Getting the call to fight in the UFC is not only the culmination of a dream for every fighter, but it also serves as an opportunity for many of the newcomers to commit themselves to their craft full-time.

Ask competitors about their time climbing the ladder and gaining experience on the regional circuit, and you’re bound to hear about various jobs of necessity – flexible positions that provide supplemental income and enough free time to allow aspiring fighters the chance to keep pursuing their craft, but also put a couple dollars in their pocket at the same time.

Over the years, there have been a number of UFC competitors that spent their time outside of the Octagon inside the classroom teaching, including former middleweight champion Rich Franklin.

Cody Gibson was on that path as well, having served as a substitute for a time and spending last year working as a student-teacher, “which is basically a full-time teacher that doesn’t get paid because it’s the end of the credential program,” as he described it.

This year, however, the 27-year-old bantamweight won’t be spending any time in the classroom.

“I did some long-term substitute teaching and I was getting ready this year to start my first year as a full-time high school history teacher and I made a decision to pursue this full-time and not look back,” Gibson, who made his promotional debut on short notice opposite Aljamain Sterling back in February at UFC 170, explained.

“I’m going to be able to fall back on teaching (down the line), but in my opinion, I’ve got to put 100 percent into what I’m doing. When I’m a teacher, it’s going to be 100 percent to be the best teacher I can be, but right now as a fighter, it’s going to be 100 percent the best fighter I can be.

“I don’t want to leave this sport with regrets that I didn’t have the time to train as hard as I want to train, learn as much as I want to learn and travel to different places to learn – all those things that encompass being a fighter and trying to grow as a fighter.”

And the Visalia, California native knows a thing or two about having regrets when it comes to his athletic pursuits.

When he arrived to high school as a five-foot tall, slightly chubby freshman, Gibson’s NBA dreams were dashed, and he turned his focus to wrestling, playing catch-up in a competitive state where many high school standouts first put on a singlet far earlier than their freshman year in high school.

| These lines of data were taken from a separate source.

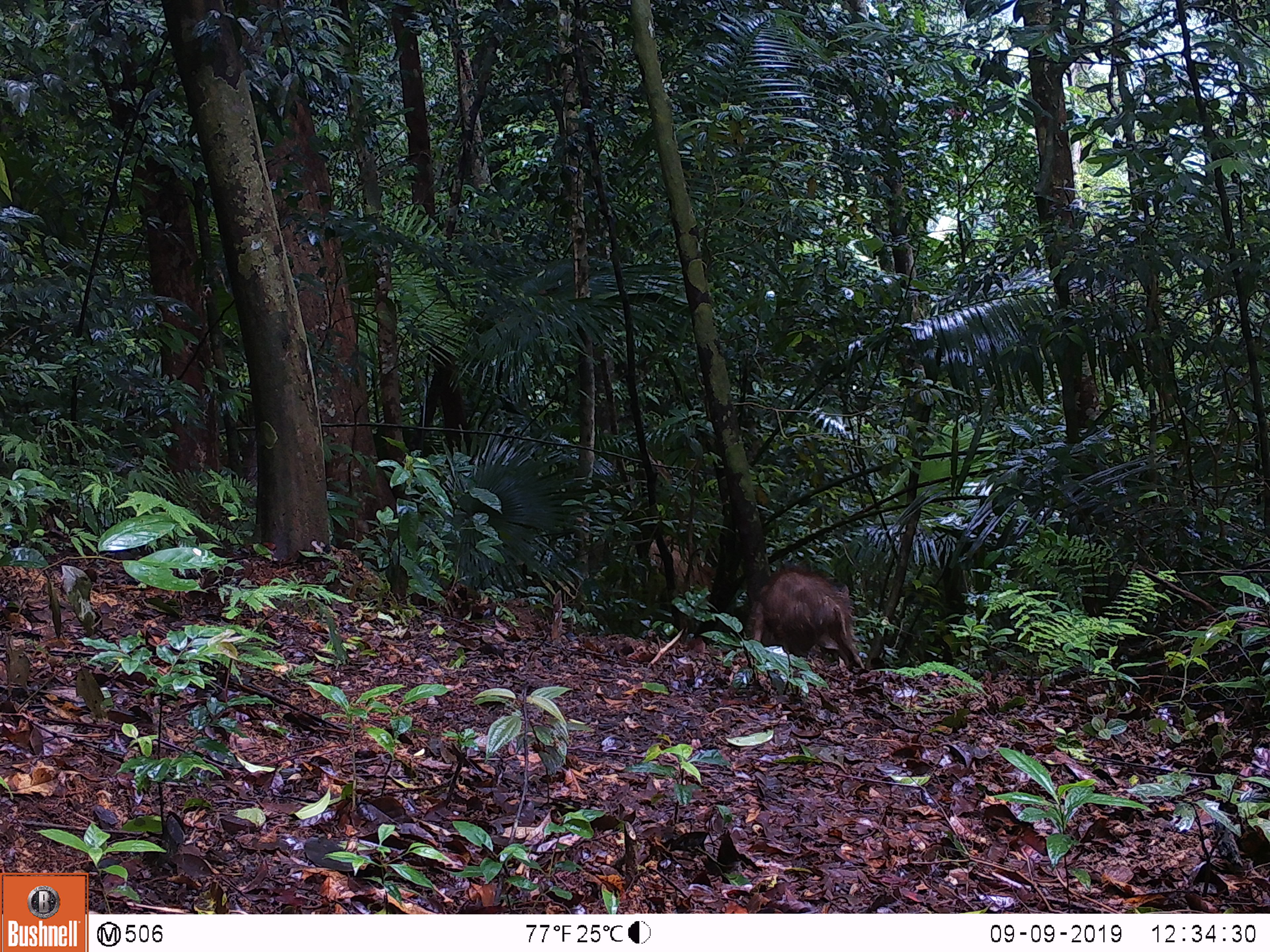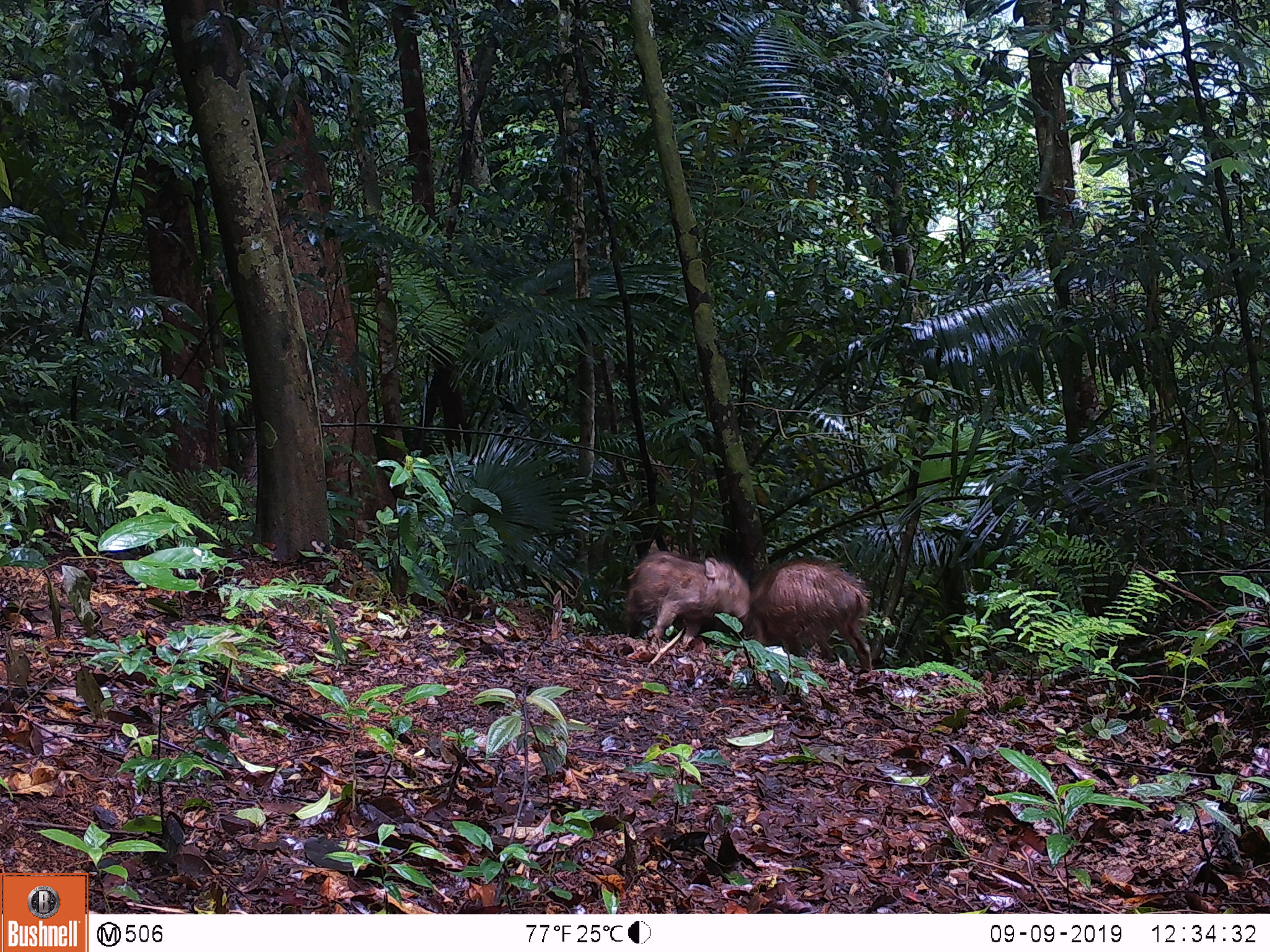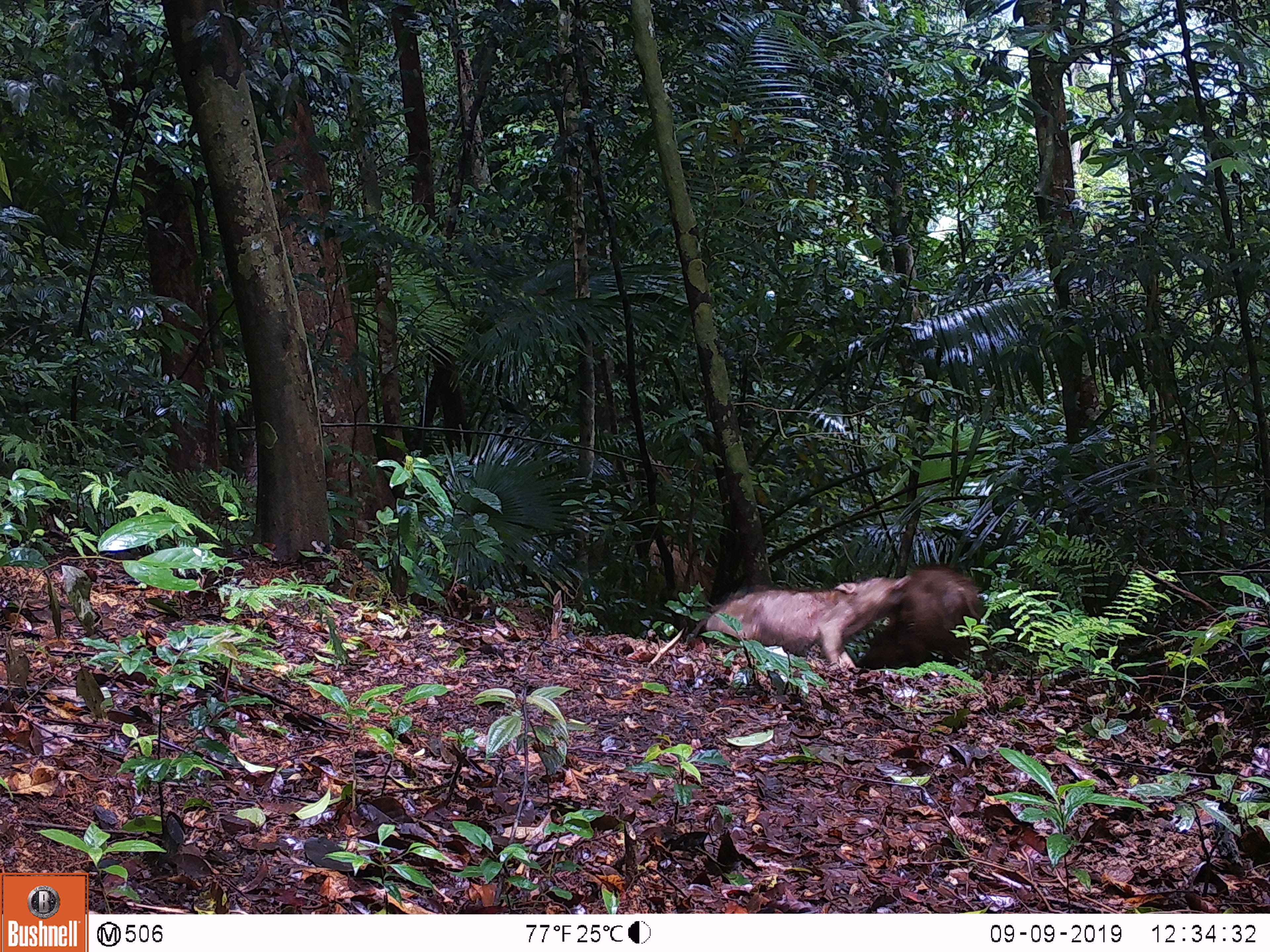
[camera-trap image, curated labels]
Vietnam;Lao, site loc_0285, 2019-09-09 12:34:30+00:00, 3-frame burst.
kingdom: Animalia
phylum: Chordata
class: Mammalia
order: Artiodactyla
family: Suidae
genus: Sus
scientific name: Sus scrofa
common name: eurasian wild pig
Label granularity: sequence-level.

Despite his late start, Gibson showed enough promise to land an opportunity at Bakersfield State College, where he went on to be a two-time junior college All-American before moving on to Menlo College, the same wrestling program that produced veteran lightweight Danny Castillo and current Ultimate Fighter favorite Carla Esparza.

“When I got to Menlo, I was more interested in playing Beer Pong and Flip Cup, having a good time, and didn’t really have my priorities in order,” Gibson, who carries a 12-4 record into his preliminary card matchup with Manny Gamburyan at UFC 178, admitted. “I’ll be honest with you, man – I beat up T.J. Dillashaw my freshman year of college wrestling. I was right there. I could have competed at the Division I level.

“Had I had all my ducks in a row, mentally and emotionally, I think I could have been a Division I All-American, but it wasn’t in the cards for me. It wasn’t there for me because I wasn’t mature enough. I was living on my own and didn’t really have any guidance.

“I was able to graduate from college, which I’m proud of, but I didn’t have things in order. When I graduated and I moved back home, I really had a lot of regrets. I knew I could have done some things differently and done a lot better representing my name and my family a lot better.”

He’s representing himself and his family quite well now.

Though he dropped his debut, many observers were impressed with Gibson’s performance against Sterling, as he took the hot prospect from the Serra-Longo Fight Team to a decision in a fight he accepted with less than two weeks to prepare.

Four months later – and with a full training camp under his belt – Gibson returned to the Octagon in San Antonio, scoring a first-round technical knockout win over Johnny Bedford in his sophomore appearance. Rather than getting to savor the sweet taste of victory, the controversial nature of the finish left him with a sour taste in his mouth, one he’s looking to do away with when he steps in against the veteran Gamburyan this weekend.

“It kind of feels like it was stolen from me, to be honest,” he said of the euphoric feeling that comes with winning your first UFC fight. “As soon as the ref ended the fight – well, he ended it twice – I didn’t realize at the time that it was controversial. I had that feeling that I think I was supposed to have – that organic feeling that I accomplished something that I’ve thought about for so long. I was running in circles, screaming with excitement, completely overwhelmed like so many fighters do, but then I saw Bedford and what was transpiring, and it all just kind of drained out of me.

“I would have much rather have gotten a clean knockout. I feel like something has been taken from me, so I’m looking to do it again – to prove any doubters wrong or anyone that said it was stopped early.

“I didn’t expect it to be honest with you,” he said of the opportunity to welcome Gamburyan to the bantamweight ranks. “I expected a guy with one or two UFC fights, kind of that “sink or swim” opportunity, but I’m fighting another Ultimate Fighter veteran and just feel fortunate to have another opportunity to prove to people what I can do.

“Manny is definitely the biggest name I’ve ever fought, but that doesn’t scare me or intimidate me though. Everyone is human, including Manny, and if I can put his name on the list of people I’ve beaten, it’s going to be a feather in my cap and catapult me to new heights in this division.”